Industry & manufacturing: fewer defects and faster engineering

  • A major automotive manufacturer scaled AI vision inspections (tens of millions of inspections) and reported immediate, significant cuts in defects and downtime (IBM case study, Feb 2024).
  • Industrial copilots: Siemens and partners expanded generative‑AI assistants on the shop‑floor in 2024–2025; pilots reported faster code generation and setup, easing skilled‑labour bottlenecks.

What this adds up to

Across sectors, the clearest near‑term wins are: (1) customer‑service automation (speed, quality and cost), (2) targeted screening and triage in health (higher case‑finding and earlier care), (3) resource efficiency in farming and industry (less water, fewer defects), and (4) learning support (large, cost‑effective gains in controlled studies). In pharma, the most significant impact is upstream: designing and filtering better candidates faster; clinical proof remains the gating step.

This ties in well with my experience of AI in market research. Teams leveraging LLMs are reporting to me that they are 15% to 25% more productive. Additionally, conversational data collection is making inroads, and most of the big players have some tools to leverage AI.

Notes (sources, all accessed Aug 2025)

Notes on how this article was created
My first step in creating this post was to use ChatGPT 5 and use Deep Research to make the initial draft, specifically asking it to list the sources in the notes.

Next, I uploaded this output to Gemini 2.5 Pro and asked it to check all of the sources.

Finally, I read and tweaked the text to put it in my voice and to ensure I was happy to own the story and argument.

This took about 30 minutes of computer time and maybe 45 minutes of my time. This is a lot faster than if I had used Google to search for references, read the references and created the initial draft that way. Fifteen of those minutes were spent checking the links and replacing two that I was not happy with.
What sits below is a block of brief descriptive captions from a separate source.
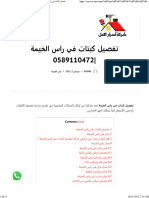 تفصيل كبتات في راس الخيمة 0589110472 - شركة أسرار الامل 0589110472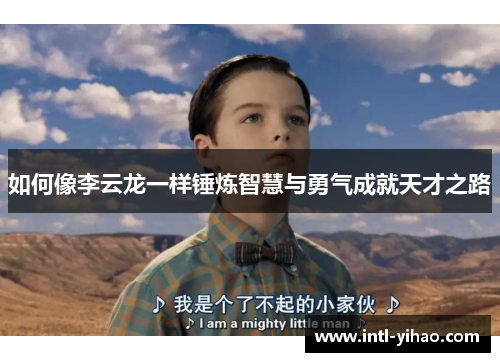 如何像李云龙一样锤炼智慧与勇气成就天才之路 如何像李云龙一样锤炼智慧与勇气成就天才之路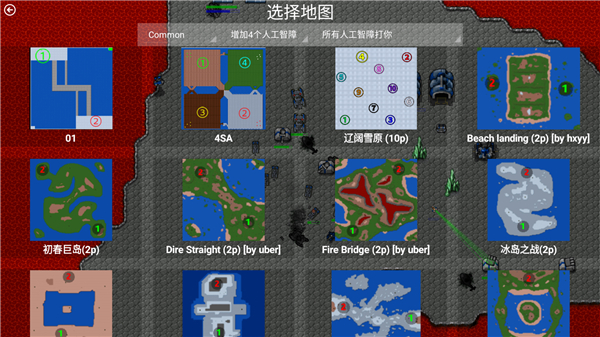 铁锈战争四族之战模组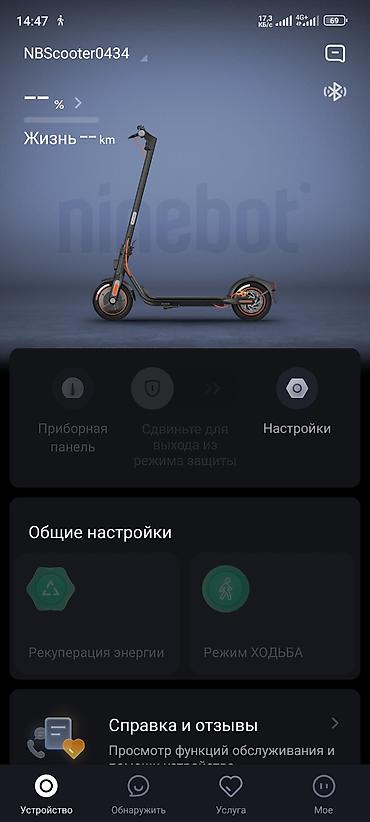 g2 master: Электросамокат, Ninebot, Без рассрочки, Б/у, Самовывоз — 3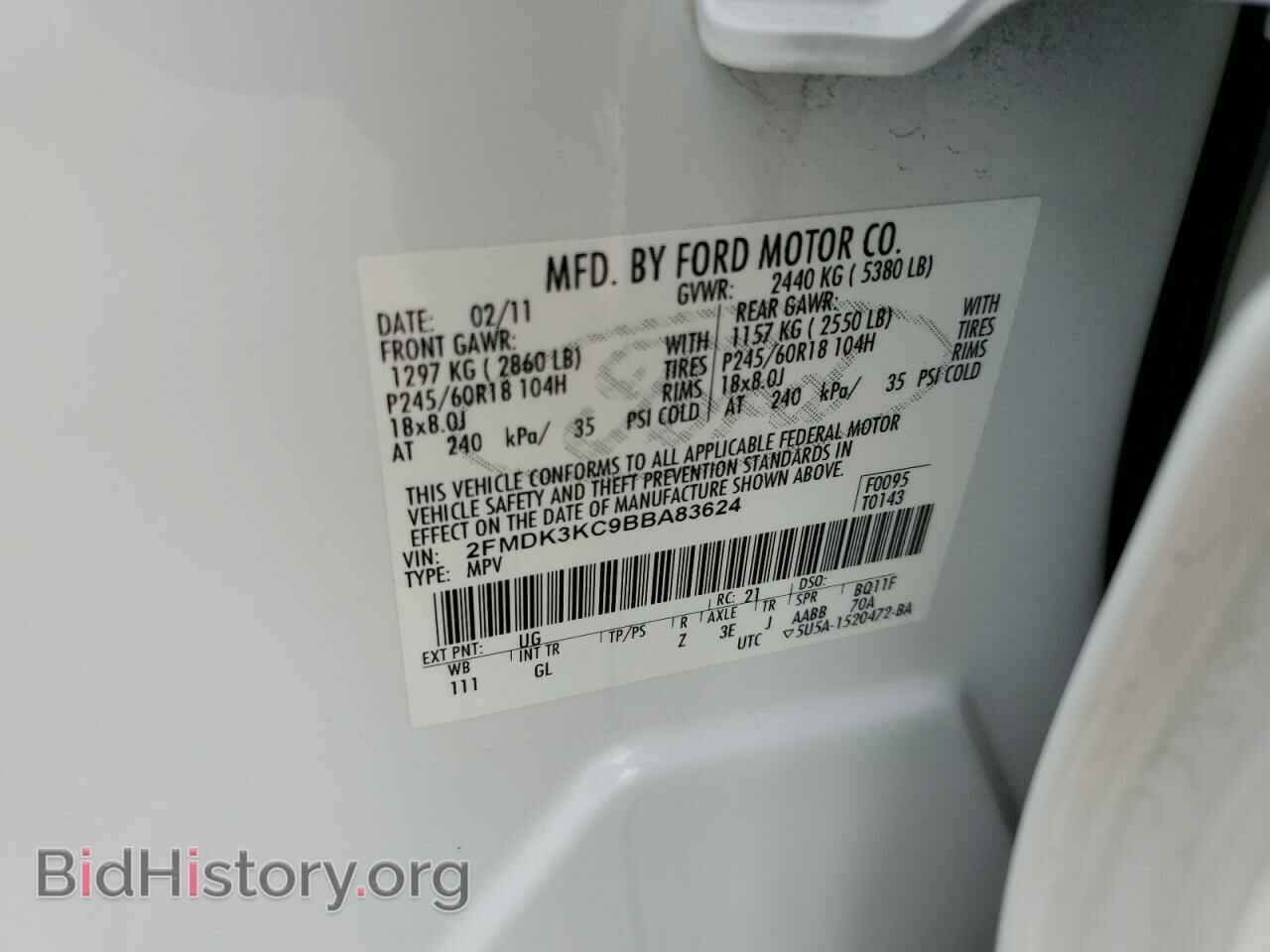 2011 FORD EDGE - VIN: 2FMDK3KC9BBA83624 - Photo 13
In this case, I was looking for examples of AI in use. I was not looking for the ‘best examples’ or ‘all of the examples’. If I had wanted to find the best examples or all of the examples, the requirements would have been much more challenging to achieve and more difficult to check. This use is an example of utilising AI as an assistant. The key to the article (its strengths or its weaknesses) is a product of the prompting and framing I created. The edits I made to the initial draft make it smoother, but these edits were only practical because the initial draft was close enough to iterate from.